Добродушный, деликатный, послушный, скромный, он был образцовым ребенком. Во всех детских спектаклях он играл самые лучшие роли, в то время как его младший брат принц Леопольд всегда поворачивался к зрителям спиной, а сын генерала Грея вообще был застывшим как «палка». Единственным недостатком принца Артура, когда он достаточно подрос, стало его чересчур формальное отношение к слугам. Мать часто повторяла ему, как, впрочем, и всем остальным детям, что слишком высокомерное отношение к подчиненным не делает никому чести и вообще недопустимо в ее доме. «Все эти строгости, — говорила она, — применимы только для мистера Брауна, к которому вы все должны относиться с почтением и делать различия между ним и остальными слугами. Но и к ним нужно относиться с величайшим уважением».

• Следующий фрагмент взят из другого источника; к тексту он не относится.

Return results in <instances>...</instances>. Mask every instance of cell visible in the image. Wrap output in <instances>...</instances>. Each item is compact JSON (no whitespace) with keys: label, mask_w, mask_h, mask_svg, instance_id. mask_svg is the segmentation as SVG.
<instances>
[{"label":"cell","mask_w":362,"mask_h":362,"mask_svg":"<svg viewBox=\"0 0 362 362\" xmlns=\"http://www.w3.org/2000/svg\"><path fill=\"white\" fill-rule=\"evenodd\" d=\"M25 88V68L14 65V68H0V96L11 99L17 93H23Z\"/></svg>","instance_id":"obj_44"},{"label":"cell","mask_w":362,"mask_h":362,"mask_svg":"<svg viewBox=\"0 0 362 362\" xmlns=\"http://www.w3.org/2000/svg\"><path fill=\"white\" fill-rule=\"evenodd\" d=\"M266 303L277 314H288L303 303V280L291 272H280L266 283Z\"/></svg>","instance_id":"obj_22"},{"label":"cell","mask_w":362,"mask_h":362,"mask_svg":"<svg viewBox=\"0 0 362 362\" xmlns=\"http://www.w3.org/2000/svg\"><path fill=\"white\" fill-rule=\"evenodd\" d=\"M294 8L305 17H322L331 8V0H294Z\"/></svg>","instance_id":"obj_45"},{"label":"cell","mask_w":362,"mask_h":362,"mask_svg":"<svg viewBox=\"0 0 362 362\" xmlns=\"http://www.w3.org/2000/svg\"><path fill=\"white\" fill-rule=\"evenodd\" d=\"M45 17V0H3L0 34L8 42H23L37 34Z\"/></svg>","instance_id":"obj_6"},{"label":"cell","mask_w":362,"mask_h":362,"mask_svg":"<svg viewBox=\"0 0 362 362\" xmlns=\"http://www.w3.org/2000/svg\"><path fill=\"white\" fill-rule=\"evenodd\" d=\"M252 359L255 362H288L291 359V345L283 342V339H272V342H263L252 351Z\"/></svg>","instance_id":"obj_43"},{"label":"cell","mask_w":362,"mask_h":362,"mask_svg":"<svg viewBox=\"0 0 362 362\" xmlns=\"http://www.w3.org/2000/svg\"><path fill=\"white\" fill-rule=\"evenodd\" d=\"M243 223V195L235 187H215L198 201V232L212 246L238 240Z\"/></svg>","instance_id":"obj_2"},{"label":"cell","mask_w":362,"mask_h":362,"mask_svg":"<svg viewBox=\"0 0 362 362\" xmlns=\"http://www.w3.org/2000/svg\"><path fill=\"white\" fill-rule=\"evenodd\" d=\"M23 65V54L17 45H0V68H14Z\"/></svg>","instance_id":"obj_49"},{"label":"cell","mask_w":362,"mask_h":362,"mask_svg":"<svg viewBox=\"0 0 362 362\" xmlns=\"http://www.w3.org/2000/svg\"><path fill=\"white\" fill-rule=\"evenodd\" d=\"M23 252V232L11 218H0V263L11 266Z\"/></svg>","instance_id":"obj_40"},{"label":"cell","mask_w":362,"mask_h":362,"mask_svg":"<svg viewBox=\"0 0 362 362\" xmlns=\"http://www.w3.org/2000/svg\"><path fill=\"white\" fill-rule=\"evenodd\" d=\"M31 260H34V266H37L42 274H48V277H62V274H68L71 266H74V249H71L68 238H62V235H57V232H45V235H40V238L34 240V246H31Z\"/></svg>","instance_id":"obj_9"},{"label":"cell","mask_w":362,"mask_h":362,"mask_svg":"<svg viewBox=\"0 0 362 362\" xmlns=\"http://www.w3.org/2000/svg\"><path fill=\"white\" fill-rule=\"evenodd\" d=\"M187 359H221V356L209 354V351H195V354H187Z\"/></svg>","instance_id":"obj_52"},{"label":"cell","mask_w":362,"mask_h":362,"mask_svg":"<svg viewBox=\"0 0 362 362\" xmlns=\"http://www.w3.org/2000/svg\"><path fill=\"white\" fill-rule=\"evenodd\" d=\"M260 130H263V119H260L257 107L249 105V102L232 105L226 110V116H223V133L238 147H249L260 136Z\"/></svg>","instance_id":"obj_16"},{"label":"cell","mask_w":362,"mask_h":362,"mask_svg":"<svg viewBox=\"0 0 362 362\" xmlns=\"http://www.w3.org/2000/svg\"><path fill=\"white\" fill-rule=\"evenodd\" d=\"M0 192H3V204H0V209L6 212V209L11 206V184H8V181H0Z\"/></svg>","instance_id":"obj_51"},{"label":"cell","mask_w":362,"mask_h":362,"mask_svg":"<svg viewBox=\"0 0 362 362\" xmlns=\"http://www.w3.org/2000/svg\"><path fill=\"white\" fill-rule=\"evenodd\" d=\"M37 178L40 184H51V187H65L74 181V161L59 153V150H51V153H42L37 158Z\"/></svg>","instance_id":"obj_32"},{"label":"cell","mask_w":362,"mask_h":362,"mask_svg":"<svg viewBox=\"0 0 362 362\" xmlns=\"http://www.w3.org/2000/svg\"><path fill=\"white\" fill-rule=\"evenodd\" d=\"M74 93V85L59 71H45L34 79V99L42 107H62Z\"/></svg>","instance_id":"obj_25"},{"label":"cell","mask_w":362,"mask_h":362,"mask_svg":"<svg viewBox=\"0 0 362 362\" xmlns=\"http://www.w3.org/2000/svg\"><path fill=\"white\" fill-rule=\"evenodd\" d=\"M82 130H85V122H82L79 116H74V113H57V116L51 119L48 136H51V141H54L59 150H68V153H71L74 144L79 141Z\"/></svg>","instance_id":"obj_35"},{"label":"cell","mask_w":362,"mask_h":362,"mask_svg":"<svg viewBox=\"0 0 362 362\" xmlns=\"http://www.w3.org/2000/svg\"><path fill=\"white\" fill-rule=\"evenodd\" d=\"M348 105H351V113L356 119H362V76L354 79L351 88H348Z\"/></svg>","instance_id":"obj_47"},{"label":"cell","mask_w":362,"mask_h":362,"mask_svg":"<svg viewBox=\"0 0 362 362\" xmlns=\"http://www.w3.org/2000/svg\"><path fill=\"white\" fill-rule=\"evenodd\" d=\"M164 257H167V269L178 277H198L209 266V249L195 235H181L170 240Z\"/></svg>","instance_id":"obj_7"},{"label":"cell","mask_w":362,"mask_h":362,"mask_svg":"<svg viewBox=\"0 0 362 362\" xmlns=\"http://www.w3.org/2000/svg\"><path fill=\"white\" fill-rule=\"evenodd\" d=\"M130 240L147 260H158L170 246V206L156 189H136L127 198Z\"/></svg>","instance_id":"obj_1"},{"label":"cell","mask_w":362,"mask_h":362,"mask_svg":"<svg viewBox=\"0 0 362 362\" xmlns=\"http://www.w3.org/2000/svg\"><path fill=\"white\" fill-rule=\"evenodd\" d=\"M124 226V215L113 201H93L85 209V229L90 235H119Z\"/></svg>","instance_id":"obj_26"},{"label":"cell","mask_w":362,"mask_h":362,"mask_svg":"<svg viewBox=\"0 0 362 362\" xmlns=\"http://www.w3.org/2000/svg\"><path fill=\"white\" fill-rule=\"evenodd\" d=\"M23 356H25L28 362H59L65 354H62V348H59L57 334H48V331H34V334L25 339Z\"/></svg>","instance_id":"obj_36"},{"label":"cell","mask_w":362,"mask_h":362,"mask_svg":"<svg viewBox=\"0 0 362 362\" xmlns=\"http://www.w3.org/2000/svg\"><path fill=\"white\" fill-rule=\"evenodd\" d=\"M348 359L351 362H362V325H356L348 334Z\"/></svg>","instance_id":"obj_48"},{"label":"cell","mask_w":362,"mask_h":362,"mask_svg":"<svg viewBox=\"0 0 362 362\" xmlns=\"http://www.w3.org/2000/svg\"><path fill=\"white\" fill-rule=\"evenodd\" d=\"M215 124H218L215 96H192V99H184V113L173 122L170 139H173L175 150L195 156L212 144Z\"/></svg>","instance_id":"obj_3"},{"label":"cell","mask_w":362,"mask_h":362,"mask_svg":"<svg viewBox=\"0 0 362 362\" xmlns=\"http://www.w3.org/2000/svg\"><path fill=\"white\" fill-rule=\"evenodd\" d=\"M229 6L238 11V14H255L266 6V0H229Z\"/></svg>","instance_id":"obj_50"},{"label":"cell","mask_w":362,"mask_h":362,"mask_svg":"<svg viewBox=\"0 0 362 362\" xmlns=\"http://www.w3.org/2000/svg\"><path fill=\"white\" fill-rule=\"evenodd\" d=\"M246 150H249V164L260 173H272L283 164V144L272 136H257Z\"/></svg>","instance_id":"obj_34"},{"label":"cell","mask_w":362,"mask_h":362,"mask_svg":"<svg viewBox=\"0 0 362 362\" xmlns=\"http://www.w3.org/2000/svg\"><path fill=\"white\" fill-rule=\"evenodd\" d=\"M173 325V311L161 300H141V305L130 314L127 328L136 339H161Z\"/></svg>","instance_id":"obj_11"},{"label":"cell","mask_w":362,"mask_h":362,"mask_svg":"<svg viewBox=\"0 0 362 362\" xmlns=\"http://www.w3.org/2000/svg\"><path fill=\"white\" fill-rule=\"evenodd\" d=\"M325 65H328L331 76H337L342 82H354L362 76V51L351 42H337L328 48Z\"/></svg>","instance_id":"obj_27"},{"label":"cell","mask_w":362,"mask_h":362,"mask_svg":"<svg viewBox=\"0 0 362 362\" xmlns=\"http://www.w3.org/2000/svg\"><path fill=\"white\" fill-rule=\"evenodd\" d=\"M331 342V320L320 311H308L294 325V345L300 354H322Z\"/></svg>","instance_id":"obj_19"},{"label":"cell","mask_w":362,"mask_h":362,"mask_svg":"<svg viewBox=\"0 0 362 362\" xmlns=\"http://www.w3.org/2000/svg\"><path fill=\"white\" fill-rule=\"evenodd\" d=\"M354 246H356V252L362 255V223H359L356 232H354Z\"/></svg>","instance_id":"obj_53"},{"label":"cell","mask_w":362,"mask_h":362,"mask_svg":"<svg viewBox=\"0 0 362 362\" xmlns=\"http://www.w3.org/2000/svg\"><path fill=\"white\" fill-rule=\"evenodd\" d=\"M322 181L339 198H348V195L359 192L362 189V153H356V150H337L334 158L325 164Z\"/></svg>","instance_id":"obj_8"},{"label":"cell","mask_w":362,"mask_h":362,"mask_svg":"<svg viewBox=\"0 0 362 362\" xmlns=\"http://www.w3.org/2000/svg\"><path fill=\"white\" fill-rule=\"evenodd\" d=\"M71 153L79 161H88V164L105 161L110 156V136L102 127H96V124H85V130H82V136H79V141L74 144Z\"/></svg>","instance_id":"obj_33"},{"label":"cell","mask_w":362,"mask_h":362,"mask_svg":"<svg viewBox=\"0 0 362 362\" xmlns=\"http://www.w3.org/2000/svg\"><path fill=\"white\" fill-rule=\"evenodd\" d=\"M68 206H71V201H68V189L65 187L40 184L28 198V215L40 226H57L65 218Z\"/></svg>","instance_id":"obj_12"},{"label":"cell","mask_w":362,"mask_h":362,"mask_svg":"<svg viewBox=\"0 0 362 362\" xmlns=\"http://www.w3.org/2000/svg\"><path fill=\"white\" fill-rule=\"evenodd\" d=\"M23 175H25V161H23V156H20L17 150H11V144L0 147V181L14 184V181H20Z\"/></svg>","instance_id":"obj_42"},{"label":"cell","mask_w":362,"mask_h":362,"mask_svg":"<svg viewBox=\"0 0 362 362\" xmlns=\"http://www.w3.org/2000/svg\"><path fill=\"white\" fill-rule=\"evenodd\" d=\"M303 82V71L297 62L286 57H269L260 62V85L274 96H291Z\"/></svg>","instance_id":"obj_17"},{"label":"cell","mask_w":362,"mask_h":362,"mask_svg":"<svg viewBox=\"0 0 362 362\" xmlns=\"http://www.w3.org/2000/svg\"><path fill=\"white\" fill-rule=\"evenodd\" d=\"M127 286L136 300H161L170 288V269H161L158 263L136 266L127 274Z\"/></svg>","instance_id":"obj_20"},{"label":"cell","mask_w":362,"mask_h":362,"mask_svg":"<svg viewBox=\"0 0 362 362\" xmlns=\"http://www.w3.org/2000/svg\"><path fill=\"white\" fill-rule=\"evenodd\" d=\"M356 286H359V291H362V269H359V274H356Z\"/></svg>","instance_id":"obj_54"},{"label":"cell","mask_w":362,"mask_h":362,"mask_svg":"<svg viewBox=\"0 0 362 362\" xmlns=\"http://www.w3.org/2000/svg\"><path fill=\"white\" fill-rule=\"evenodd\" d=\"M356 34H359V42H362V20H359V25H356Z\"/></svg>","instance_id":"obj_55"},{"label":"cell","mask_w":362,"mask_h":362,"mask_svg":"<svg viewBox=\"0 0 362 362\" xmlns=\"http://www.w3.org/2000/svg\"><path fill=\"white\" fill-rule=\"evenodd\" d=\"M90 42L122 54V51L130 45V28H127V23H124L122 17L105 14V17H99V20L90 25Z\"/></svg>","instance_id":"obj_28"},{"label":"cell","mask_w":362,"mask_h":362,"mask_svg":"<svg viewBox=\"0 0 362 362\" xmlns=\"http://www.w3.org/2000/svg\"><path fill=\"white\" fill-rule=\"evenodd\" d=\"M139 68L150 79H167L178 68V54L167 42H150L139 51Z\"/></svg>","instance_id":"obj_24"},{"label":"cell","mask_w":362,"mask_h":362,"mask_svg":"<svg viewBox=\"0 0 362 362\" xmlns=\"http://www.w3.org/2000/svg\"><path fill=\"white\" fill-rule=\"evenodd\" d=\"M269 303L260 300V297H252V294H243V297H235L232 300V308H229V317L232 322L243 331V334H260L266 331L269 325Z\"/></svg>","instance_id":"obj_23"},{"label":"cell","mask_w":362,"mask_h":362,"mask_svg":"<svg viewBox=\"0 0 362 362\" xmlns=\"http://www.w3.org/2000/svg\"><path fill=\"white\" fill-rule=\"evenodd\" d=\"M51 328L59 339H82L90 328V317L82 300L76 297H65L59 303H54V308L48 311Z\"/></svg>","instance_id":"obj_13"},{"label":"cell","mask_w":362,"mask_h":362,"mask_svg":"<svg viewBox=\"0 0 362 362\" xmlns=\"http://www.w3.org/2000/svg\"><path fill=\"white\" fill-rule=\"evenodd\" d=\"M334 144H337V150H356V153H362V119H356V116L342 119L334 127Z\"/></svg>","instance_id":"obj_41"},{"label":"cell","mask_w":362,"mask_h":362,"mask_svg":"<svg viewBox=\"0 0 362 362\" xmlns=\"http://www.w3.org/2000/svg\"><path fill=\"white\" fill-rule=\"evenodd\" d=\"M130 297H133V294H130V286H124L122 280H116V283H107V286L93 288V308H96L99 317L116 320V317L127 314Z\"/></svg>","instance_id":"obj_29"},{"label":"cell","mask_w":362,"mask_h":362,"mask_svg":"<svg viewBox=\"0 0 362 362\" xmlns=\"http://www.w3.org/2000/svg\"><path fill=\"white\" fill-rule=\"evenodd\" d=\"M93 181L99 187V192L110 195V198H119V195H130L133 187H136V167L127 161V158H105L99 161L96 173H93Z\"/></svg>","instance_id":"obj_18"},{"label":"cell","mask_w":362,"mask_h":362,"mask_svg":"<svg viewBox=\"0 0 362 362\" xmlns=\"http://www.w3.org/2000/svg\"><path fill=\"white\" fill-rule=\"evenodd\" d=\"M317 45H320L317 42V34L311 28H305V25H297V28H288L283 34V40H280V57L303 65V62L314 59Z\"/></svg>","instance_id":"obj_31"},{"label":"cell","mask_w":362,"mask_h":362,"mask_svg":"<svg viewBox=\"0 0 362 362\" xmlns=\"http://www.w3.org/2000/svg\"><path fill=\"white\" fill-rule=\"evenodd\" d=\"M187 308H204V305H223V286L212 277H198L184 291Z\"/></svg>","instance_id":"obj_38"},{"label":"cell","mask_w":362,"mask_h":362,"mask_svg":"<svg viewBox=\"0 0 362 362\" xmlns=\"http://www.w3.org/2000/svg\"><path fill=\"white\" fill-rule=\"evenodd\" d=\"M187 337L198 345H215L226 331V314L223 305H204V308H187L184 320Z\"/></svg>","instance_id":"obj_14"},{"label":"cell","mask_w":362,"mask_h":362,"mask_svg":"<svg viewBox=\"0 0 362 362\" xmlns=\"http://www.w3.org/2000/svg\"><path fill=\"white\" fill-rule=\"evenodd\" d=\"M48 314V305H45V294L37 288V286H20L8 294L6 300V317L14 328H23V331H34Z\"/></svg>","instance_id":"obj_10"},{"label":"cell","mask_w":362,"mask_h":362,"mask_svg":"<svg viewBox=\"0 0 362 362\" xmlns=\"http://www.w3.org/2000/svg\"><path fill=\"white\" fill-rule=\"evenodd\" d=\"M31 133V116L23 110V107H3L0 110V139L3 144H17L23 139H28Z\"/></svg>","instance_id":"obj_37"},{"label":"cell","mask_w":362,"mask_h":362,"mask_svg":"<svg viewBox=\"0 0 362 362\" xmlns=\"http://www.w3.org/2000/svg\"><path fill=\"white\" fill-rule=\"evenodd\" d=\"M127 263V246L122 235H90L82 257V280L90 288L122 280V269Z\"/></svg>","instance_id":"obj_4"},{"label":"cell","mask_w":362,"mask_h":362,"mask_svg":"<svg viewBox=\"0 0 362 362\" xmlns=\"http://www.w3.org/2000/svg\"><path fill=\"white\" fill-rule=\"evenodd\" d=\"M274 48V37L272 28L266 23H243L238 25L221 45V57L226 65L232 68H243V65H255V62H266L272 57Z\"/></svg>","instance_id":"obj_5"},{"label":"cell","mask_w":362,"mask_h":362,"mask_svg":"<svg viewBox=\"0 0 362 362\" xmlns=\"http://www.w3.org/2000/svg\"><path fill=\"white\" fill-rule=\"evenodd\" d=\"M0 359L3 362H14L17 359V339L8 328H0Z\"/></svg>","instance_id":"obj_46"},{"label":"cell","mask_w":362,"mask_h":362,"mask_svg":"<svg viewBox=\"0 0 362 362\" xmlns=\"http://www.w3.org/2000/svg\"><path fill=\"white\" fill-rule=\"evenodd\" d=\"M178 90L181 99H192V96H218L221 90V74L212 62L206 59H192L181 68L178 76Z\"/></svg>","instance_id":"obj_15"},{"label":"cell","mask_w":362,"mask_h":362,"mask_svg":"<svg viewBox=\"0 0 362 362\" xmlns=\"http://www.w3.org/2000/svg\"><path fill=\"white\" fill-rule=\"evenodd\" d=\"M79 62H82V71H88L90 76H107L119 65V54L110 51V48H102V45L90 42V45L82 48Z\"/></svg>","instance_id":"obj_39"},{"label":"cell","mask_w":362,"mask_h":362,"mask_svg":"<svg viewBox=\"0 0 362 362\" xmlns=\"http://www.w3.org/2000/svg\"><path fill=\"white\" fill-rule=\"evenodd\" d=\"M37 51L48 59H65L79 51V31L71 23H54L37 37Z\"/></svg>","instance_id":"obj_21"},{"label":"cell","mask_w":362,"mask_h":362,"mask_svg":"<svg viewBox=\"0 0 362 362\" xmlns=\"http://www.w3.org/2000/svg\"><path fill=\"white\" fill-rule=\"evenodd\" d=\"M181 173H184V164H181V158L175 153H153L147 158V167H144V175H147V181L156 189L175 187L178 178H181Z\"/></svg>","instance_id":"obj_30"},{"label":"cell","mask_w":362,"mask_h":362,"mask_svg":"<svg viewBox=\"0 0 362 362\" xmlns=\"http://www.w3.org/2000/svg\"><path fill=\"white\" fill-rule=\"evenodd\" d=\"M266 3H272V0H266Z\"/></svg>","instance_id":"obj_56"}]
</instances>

Наставления королевы касались и многих других вещей. Гувернер принца сэр Говард Элфинстон, получивший из рук королевы Крест Виктории за героическое поведение под Севастополем в годы Крымской войны, услышал от королевы самые подробные инструкции по поводу воспитания сына. Многочисленные записки вручались ему лично почти каждый день. Так, например, принцу Артуру не позволялось общаться со сверстниками из Итона, его заставляли играть только с детьми придворных, ему отводилось лишь восемь минут для того, чтобы одеться утром и привести себя в порядок, и т.д. А когда принц Артур проявлял малейшие признаки простуды, ему запрещалось выходить из дому и дышать свежим воздухом. При этом Говард Элфинстон постоянно проветривал комнату и заставлял мальчика делать зарядку. «Почему принц Артур не может выйти погулять со своими сестрами? — жаловался королеве гувернер. — Если же он все-таки выходит на улицу, то почему возвращается так быстро?» А когда королева считала, что мальчику действительно нужен свежий воздух, она сама предпочитала гулять с ним, обращаясь к гувернеру с соответствующей просьбой и избегая дурной привычки приказывать своим подчиненным. «Может ли принц Артур погулять сегодня со своими сестрами и маленьким братиком? — писала она в записке. — Он хорошо себя чувствует сегодня?»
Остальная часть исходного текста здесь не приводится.